==== Given records ====
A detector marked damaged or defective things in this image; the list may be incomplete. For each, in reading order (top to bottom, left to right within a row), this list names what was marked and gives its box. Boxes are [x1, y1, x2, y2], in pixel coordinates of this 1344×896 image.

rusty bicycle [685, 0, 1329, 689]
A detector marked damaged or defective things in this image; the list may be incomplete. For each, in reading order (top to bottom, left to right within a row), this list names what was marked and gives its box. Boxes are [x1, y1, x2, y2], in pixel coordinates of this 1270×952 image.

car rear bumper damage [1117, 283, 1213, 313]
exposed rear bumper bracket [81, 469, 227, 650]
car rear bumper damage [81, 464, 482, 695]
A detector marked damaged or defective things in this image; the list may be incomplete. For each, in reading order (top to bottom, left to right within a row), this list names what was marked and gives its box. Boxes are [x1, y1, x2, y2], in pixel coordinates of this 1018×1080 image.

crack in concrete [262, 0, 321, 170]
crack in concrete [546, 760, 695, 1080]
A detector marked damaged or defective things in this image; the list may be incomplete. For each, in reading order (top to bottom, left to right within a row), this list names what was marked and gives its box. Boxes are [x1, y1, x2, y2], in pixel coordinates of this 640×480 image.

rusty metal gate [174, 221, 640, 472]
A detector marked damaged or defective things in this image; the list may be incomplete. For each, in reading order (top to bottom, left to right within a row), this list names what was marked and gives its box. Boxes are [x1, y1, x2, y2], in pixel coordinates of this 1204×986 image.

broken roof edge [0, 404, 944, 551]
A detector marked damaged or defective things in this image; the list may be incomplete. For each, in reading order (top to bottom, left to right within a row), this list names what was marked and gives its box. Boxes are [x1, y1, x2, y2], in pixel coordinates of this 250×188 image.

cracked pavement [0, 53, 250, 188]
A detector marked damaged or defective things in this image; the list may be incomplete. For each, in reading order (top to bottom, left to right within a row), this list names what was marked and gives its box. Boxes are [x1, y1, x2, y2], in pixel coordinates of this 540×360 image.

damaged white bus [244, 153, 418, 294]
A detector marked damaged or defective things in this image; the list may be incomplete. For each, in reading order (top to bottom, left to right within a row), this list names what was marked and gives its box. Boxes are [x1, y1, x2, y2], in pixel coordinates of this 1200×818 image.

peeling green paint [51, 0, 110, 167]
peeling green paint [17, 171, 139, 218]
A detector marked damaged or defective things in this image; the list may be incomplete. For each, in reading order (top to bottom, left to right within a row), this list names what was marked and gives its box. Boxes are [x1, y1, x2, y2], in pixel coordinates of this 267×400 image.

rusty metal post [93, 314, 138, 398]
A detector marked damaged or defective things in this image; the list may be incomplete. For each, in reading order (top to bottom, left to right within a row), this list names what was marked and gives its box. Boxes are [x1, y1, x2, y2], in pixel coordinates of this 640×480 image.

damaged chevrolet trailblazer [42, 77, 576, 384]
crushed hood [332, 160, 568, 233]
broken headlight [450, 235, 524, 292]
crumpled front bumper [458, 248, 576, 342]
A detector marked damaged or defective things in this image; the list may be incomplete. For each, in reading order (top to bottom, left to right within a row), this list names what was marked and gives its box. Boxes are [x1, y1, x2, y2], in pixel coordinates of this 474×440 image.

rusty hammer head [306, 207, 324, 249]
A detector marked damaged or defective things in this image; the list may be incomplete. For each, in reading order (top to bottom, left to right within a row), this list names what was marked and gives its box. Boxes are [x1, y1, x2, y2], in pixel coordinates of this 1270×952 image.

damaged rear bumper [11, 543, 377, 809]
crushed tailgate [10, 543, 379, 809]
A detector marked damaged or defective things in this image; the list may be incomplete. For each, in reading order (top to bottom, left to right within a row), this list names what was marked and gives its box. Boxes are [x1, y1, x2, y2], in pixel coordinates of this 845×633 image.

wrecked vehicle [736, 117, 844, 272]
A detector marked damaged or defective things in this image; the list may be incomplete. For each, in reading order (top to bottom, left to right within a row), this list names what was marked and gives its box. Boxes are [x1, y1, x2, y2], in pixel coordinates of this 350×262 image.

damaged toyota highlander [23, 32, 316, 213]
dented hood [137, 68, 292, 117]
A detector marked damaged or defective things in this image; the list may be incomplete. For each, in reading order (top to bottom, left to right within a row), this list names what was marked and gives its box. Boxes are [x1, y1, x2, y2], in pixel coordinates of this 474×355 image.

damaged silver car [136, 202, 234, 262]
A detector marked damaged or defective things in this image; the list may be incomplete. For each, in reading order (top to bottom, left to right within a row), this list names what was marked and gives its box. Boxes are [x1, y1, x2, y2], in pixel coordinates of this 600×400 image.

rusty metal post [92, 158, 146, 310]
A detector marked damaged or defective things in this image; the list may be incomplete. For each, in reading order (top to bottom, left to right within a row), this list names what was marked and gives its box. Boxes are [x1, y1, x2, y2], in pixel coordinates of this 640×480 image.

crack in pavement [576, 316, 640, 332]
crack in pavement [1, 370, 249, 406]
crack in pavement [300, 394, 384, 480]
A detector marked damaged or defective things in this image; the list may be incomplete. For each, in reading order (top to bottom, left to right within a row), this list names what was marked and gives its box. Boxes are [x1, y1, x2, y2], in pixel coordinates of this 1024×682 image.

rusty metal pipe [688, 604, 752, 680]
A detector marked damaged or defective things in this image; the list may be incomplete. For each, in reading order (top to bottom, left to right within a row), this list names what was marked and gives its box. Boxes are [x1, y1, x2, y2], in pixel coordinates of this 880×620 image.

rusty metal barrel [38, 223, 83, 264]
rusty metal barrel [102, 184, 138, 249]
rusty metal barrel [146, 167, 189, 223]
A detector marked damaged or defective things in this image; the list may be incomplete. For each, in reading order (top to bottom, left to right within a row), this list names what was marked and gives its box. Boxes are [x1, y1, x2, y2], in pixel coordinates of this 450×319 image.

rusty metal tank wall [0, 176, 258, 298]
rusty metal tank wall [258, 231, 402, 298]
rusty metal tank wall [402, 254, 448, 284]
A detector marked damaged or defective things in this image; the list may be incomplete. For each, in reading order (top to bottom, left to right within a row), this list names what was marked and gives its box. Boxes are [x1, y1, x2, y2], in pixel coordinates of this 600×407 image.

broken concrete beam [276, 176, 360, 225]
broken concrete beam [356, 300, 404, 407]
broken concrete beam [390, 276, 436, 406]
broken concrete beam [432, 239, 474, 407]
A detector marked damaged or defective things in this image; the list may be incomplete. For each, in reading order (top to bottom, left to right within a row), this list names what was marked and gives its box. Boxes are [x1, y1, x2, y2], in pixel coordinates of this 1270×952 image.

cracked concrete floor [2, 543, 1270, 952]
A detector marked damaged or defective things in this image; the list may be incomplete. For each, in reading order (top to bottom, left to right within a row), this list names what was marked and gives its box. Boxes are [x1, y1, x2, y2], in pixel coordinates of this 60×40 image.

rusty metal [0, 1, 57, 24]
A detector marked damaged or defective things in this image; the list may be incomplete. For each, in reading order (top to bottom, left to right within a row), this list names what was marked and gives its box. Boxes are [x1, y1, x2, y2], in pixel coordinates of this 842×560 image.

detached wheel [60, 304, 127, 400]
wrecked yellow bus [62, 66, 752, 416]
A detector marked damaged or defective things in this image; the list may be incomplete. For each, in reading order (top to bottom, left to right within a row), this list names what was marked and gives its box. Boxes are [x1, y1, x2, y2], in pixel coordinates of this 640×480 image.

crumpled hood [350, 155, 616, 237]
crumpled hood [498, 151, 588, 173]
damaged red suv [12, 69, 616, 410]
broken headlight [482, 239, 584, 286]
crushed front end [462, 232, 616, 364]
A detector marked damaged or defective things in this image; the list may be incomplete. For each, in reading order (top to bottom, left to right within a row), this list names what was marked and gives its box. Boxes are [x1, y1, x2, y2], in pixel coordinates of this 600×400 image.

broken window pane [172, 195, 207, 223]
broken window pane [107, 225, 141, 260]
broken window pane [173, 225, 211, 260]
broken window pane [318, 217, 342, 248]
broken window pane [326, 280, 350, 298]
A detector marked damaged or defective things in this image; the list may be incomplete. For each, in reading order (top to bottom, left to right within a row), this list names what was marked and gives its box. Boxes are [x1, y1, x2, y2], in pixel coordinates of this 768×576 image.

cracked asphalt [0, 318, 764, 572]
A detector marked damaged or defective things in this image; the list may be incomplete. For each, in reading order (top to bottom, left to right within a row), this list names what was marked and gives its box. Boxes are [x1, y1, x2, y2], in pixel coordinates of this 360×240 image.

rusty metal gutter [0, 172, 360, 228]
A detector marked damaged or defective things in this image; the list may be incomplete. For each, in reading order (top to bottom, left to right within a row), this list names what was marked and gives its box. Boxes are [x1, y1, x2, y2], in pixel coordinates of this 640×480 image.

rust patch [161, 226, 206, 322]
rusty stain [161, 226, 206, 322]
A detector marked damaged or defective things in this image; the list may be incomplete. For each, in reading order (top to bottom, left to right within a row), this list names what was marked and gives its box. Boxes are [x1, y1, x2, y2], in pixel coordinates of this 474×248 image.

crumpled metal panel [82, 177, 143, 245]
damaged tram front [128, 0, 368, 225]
====
Exercise requirements: Can you pull out, word for word, the lines of the records above, starting at the line containing "this 450×319 image." and ending at the line containing "rusty metal tank wall [0, 176, 258, 298]"?

Reply:
A detector marked damaged or defective things in this image; the list may be incomplete. For each, in reading order (top to bottom, left to right within a row), this list names what was marked and gives its box. Boxes are [x1, y1, x2, y2], in pixel coordinates of this 450×319 image.

rusty metal tank wall [0, 176, 258, 298]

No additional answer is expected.